Reproduce every line of the listing that follows, without any alteration.
>> Start The records
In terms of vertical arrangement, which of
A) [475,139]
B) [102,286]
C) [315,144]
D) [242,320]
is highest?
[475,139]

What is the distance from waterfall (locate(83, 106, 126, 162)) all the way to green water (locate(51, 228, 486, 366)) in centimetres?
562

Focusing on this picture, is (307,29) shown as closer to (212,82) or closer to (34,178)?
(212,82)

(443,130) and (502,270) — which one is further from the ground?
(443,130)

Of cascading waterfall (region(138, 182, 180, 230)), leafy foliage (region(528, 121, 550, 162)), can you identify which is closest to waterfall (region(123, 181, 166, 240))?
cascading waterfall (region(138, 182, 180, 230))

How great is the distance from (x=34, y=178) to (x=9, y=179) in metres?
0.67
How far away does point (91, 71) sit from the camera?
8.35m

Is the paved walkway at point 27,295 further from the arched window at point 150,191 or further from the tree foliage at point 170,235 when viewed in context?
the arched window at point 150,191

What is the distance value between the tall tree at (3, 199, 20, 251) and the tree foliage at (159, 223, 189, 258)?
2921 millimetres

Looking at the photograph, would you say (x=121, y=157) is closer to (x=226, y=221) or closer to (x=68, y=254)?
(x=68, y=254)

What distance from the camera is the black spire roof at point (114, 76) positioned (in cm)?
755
>> End The records
- _Expected output_
In terms of vertical arrangement, which of
A) [475,139]
B) [102,286]
C) [315,144]
D) [242,320]
is highest?
[475,139]

What is the distance from waterfall (locate(83, 106, 126, 162)) all the way to green water (locate(51, 228, 486, 366)) in centimetres?
562

Focusing on this picture, is (307,29) shown as closer to (212,82) or closer to (34,178)?
(212,82)

(443,130) and (502,270) — which one is further from the ground?
(443,130)

Of cascading waterfall (region(138, 182, 180, 230)), leafy foliage (region(528, 121, 550, 162)), can you identify which is closest to waterfall (region(123, 181, 166, 240))?
cascading waterfall (region(138, 182, 180, 230))

How great is the distance from (x=34, y=178) to (x=9, y=179) in metres?
0.67
How far away does point (91, 71) sit from the camera?
8.35m

Is the paved walkway at point 27,295 further from the arched window at point 150,191 or further from the tree foliage at point 170,235 when viewed in context?
the arched window at point 150,191

What is the distance value between the tall tree at (3, 199, 20, 251) and the tree foliage at (159, 223, 189, 258)?
2921 millimetres

Looking at the photograph, would you say (x=121, y=157) is closer to (x=226, y=221) or closer to (x=68, y=254)?
(x=68, y=254)

What distance from the camera is the black spire roof at point (114, 76) positioned (in cm)?
755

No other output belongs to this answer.